[Requirement] Scan the records below for lines with the word "dans", then state how many you find and nothing else.

===

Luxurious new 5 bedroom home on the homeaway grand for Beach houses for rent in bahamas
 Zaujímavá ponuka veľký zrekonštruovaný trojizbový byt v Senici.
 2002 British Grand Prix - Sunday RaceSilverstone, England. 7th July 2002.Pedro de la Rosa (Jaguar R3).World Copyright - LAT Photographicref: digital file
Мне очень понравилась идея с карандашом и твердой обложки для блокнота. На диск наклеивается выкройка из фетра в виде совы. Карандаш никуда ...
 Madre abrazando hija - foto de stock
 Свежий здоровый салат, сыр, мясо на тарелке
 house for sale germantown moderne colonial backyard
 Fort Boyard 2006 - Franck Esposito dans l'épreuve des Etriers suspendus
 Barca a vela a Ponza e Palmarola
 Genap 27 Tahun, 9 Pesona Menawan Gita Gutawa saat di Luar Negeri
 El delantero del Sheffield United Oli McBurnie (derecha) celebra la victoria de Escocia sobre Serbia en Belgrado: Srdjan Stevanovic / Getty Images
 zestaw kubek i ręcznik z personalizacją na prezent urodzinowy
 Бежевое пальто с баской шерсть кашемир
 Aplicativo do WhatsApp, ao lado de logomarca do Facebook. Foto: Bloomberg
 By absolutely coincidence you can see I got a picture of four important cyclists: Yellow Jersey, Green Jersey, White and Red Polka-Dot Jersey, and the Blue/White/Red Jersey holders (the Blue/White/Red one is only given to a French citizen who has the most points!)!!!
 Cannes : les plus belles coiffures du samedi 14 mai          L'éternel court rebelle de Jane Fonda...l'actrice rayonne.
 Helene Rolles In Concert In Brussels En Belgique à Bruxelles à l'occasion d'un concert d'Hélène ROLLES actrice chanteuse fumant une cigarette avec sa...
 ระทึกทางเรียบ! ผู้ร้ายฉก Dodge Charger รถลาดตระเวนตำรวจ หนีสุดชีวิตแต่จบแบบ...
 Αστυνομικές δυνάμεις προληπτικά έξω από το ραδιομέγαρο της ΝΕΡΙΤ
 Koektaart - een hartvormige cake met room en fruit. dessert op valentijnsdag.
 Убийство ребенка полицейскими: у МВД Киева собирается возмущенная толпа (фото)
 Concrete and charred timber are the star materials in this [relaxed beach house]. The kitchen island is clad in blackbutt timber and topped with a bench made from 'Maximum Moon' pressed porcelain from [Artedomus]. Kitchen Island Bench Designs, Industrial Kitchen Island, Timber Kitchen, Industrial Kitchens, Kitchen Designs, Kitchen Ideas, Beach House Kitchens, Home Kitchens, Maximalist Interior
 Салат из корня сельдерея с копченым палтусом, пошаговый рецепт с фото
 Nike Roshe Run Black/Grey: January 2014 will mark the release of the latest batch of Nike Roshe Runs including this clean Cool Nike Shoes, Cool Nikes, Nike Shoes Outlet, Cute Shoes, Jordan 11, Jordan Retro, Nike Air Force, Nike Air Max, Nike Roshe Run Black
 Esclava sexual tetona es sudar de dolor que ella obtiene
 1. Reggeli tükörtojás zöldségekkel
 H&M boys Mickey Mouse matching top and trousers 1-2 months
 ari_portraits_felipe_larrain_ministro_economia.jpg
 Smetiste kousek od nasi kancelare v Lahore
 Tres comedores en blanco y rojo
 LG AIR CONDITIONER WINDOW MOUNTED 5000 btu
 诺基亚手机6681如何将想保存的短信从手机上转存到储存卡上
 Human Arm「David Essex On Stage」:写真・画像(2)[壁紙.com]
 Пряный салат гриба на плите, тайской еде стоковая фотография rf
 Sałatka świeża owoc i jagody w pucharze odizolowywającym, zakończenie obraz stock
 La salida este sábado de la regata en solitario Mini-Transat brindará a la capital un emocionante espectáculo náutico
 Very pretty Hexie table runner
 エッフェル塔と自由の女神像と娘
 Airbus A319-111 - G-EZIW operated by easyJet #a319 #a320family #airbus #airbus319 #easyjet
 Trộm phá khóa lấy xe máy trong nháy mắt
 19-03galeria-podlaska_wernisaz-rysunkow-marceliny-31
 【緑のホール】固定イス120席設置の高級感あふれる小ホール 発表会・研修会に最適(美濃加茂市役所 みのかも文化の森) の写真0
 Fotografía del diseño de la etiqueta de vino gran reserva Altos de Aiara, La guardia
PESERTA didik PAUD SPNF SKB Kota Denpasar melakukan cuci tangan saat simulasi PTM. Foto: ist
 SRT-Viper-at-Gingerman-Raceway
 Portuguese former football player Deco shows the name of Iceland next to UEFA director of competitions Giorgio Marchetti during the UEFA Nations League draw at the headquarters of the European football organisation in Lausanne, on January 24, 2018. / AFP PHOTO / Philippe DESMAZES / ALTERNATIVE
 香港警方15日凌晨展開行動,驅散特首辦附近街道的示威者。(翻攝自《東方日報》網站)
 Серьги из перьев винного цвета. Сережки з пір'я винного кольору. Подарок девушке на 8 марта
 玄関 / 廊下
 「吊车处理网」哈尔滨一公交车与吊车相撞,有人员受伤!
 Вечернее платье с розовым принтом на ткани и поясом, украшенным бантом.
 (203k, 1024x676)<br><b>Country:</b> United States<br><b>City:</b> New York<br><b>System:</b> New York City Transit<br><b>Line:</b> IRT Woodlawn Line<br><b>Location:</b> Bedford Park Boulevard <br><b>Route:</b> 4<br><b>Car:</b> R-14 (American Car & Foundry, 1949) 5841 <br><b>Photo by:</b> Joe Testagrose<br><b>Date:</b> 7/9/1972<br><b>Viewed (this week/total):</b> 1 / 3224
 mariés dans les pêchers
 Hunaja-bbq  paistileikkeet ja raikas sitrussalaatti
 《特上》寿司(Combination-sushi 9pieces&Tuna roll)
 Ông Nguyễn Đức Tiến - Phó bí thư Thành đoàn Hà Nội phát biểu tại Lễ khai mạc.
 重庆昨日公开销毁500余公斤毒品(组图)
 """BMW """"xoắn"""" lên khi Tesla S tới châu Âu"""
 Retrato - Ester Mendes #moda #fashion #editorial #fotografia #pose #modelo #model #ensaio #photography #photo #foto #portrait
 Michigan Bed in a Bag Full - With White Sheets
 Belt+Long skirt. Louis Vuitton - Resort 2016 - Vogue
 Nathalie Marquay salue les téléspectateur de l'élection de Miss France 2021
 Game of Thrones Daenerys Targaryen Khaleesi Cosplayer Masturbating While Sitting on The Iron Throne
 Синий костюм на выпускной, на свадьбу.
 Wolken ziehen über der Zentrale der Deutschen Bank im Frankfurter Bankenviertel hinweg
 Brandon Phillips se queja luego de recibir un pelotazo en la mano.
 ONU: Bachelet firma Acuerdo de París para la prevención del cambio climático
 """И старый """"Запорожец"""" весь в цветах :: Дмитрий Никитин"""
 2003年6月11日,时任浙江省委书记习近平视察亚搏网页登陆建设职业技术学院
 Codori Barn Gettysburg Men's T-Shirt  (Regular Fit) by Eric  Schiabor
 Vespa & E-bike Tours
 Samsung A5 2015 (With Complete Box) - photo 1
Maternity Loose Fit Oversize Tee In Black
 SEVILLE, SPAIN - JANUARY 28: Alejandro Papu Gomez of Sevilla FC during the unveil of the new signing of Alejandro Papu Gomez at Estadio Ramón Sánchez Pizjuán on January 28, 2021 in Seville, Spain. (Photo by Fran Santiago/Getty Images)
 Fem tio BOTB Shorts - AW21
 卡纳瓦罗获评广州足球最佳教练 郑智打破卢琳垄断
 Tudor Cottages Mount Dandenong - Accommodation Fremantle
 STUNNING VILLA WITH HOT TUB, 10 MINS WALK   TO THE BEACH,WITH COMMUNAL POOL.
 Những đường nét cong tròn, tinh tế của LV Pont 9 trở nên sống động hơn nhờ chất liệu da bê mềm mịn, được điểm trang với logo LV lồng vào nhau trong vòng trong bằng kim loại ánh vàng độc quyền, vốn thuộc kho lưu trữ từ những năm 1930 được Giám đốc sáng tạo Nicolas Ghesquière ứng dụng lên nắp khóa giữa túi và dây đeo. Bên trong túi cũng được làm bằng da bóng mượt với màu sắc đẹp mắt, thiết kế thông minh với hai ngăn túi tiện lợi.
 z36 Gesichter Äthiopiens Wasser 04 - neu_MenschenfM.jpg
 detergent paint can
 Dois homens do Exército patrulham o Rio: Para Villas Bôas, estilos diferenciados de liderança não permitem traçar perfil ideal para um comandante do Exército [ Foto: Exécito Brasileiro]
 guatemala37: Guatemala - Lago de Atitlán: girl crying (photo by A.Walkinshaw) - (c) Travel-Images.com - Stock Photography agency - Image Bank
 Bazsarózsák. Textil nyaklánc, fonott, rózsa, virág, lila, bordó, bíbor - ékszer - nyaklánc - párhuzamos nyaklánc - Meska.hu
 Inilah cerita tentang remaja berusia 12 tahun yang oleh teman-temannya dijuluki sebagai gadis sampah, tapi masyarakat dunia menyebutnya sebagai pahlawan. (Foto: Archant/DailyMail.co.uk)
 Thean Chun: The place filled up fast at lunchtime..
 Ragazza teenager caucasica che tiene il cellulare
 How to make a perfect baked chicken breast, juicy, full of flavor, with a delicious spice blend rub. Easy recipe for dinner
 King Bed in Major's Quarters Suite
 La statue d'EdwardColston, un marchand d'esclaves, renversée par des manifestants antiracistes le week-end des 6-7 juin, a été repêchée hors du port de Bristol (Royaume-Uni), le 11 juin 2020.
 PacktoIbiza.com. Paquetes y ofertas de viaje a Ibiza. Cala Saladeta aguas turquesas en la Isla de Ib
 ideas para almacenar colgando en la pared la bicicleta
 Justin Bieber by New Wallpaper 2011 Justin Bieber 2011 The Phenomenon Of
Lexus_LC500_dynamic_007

===

[Exercise result] 2